- [WORK TO COMPLETE]: Copy every one of the items below word for word, changing nothing.

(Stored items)
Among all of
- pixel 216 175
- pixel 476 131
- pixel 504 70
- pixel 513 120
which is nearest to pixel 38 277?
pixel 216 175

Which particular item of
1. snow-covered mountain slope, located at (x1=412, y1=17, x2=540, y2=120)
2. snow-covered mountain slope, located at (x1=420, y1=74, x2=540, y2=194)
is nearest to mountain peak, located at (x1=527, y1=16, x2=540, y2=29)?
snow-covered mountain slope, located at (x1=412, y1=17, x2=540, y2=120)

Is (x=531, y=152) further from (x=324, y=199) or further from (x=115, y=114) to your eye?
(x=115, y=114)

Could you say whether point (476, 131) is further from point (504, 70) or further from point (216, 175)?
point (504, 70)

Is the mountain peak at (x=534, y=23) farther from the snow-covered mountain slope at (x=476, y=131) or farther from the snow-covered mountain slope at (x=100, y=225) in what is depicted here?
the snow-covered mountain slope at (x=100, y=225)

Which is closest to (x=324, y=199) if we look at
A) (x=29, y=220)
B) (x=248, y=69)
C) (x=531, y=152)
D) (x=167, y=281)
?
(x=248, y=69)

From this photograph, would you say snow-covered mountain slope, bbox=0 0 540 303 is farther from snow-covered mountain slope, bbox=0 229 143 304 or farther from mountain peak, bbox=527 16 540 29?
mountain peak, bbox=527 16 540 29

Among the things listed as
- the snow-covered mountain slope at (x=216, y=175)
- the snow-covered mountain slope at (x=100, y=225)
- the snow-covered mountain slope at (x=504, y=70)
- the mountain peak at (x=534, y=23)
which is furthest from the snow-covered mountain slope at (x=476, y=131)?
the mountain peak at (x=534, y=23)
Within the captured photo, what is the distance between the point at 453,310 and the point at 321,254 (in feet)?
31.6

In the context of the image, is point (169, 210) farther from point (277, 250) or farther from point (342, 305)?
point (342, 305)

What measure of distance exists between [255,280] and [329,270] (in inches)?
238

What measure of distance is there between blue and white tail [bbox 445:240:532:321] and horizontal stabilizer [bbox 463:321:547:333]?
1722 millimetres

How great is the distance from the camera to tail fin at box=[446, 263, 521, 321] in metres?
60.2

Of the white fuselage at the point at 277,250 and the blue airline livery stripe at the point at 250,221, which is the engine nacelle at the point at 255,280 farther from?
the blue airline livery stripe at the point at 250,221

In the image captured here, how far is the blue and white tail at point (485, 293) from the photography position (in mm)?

- [EXERCISE OUTPUT]:
Among all of
- pixel 216 175
- pixel 476 131
- pixel 504 70
- pixel 513 120
which is nearest to pixel 38 277?
pixel 216 175

Which particular item of
1. snow-covered mountain slope, located at (x1=412, y1=17, x2=540, y2=120)
2. snow-covered mountain slope, located at (x1=420, y1=74, x2=540, y2=194)
is nearest to mountain peak, located at (x1=527, y1=16, x2=540, y2=29)?
snow-covered mountain slope, located at (x1=412, y1=17, x2=540, y2=120)

Is (x=531, y=152) further from (x=324, y=199) or further from (x=115, y=114) to your eye?
(x=115, y=114)

Could you say whether point (476, 131) is further from point (504, 70) or further from point (216, 175)?
point (504, 70)

Is the mountain peak at (x=534, y=23) farther from the snow-covered mountain slope at (x=476, y=131) or farther from the snow-covered mountain slope at (x=100, y=225) in what is depicted here?
the snow-covered mountain slope at (x=100, y=225)

Which is closest to (x=324, y=199) if we look at
A) (x=29, y=220)
B) (x=248, y=69)
C) (x=531, y=152)
D) (x=167, y=281)
?
(x=248, y=69)

From this photograph, would you say snow-covered mountain slope, bbox=0 0 540 303 is farther from snow-covered mountain slope, bbox=0 229 143 304 or farther from mountain peak, bbox=527 16 540 29?
mountain peak, bbox=527 16 540 29

Among the things listed as
- the snow-covered mountain slope at (x=216, y=175)
- the snow-covered mountain slope at (x=100, y=225)
- the snow-covered mountain slope at (x=504, y=70)
- the mountain peak at (x=534, y=23)
which is furthest from the snow-covered mountain slope at (x=476, y=131)?
the mountain peak at (x=534, y=23)
Within the captured photo, what is the distance between the point at 453,310 and the point at 321,254 (in feet)?
31.6

In the context of the image, is point (169, 210) farther from point (277, 250) or farther from point (342, 305)?
point (342, 305)

What measure of distance exists between [255,280] and [329,270] (in inches)?
238

What measure of distance is there between blue and white tail [bbox 445:240:532:321] and horizontal stabilizer [bbox 463:321:547:333]?
1722 millimetres

How great is the distance from the camera to tail fin at box=[446, 263, 521, 321] in metres?
60.2

Of the white fuselage at the point at 277,250 and the blue airline livery stripe at the point at 250,221, which is the engine nacelle at the point at 255,280 farther from?
the blue airline livery stripe at the point at 250,221

In the image captured here, how far is the blue and white tail at point (485, 293) from the photography position (in mm)?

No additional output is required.